Exhibits that permit hands-on interaction provide a more complete experience for the blind learner. Barriers to independent wayfinding were addressed with a tactile and large-print map of centers’ facilities. In one center, staff are working to implement more Braille signage and QR codes to provide additional information. At another partner institution, indoor navigation (beacon) technology is being implemented to address independent wayfinding for blind and sighted visitors alike.
Project Findings from Evaluation
In the summative evaluation,students reported that they believed they improved their STEM skills and content knowledge by engaging with exhibit adaptations implemented by the partner museums and science centers. Several youth also reported that they now believed they could participate in their schools’ science fair— something they previously thought they were excluded from as blind students. After participating in the program, they felt confident in requesting specific adaptations that would facilitate their active engagement.

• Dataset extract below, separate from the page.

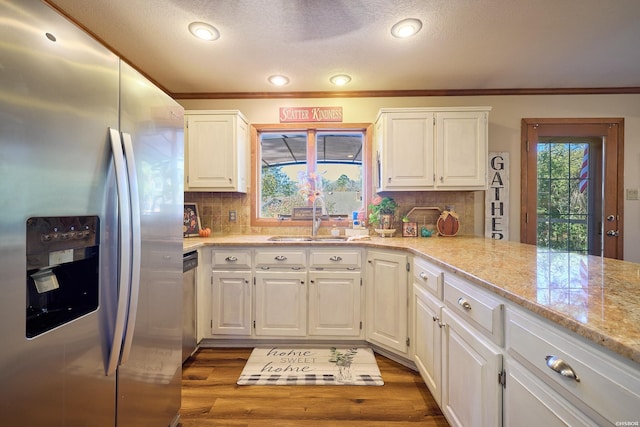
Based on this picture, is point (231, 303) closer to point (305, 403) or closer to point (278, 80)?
point (305, 403)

The formative evaluation was significantly helpful in improving the parent education component of the project. Based on data gathered in early sessions with parents, we placed a greater emphasis in later programs on the specifics of STEM adaptations for blind learners. To enhance and better adapt STEM in later sessions we incorporated parents of blind children who are scientists.
Some primary takeaways from our evaluation:
Hands-on experiences in STEM are important for blind youth self-confidence and self-efficacy in STEM
Face-to-face interactions with blind people are essential for informal STEM educators and designers to learn how to interact with blind learners and to inform exhibit design and museum layout in ways that address the accessibility issues that impact the blind.

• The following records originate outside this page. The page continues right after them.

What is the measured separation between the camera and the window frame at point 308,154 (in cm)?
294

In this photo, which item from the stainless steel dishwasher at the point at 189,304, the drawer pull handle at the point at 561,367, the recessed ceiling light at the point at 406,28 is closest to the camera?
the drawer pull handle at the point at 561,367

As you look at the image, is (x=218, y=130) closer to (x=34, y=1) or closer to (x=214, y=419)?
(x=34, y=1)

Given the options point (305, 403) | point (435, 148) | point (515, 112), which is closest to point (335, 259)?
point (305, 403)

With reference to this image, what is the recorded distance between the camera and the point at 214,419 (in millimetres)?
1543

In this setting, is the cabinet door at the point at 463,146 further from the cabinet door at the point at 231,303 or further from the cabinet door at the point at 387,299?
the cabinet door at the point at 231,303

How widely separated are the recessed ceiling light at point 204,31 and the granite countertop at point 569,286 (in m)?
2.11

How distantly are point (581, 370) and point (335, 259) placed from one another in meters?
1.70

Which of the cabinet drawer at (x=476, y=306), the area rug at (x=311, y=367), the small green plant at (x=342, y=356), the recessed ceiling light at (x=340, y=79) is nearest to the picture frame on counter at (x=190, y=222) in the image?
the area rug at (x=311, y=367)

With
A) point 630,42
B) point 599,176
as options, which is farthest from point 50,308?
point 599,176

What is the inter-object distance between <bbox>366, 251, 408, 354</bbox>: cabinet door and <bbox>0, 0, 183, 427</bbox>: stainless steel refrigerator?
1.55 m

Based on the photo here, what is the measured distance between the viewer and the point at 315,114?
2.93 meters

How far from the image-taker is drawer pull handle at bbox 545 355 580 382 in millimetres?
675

The NCBYS project’s primary contribution to the informal STEM education field is the demonstration that the most effective solutions to barriers are developed through an active collaboration with those people who are most intimately affected by those barriers and resulting solutions. The fact that this project was led by an organization of blind people cannot be understated. Too often, decisions are made with respect to nonvisual accessibility without the input of blind people, and already scarce resources are diverted to solutions that do not create the most impact. “Nothing about us, without us,” has been an oft-used slogan for marginalized groups, but its applicability to the NCBYS project is noteworthy.
The NFB continues to work with the six science centers, who have helped connect us with other institutions that recognize the benefits that inclusion can bring to their exhibits, volunteers, and community. As a result, we’ve begun collaborating with the National Zoo; the Spy Museum in Washington, DC; and the Smithsonian National Museum of Natural History. We expect to expand the network of science centers and museums working with the blind community with each new connection made.

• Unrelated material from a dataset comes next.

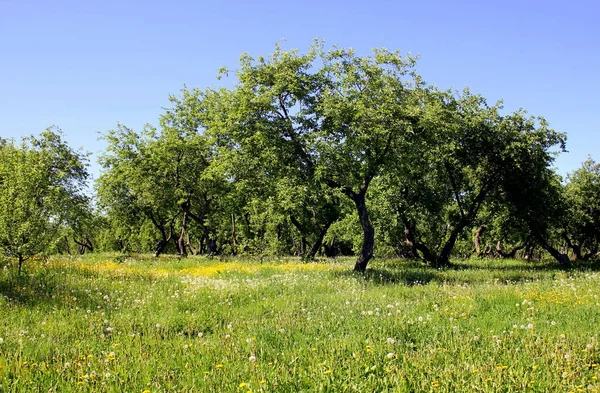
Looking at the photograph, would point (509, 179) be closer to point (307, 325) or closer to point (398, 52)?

Other connections, including those between local organizations of the blind and each science center, will receive support from the NFB beyond the project period. As new technologies emerge, and new ways of delivering STEM concepts through science exhibits are developed our hope is that ever-evolving accessibility solutions will go hand in hand.
A CAISE Inquiry Group paper from 2010 explored needs, opportunities and challenges related to designing inclusive informal STEM learning experiences and settings for people with disabilities of all kinds, including the blind and visually impaired.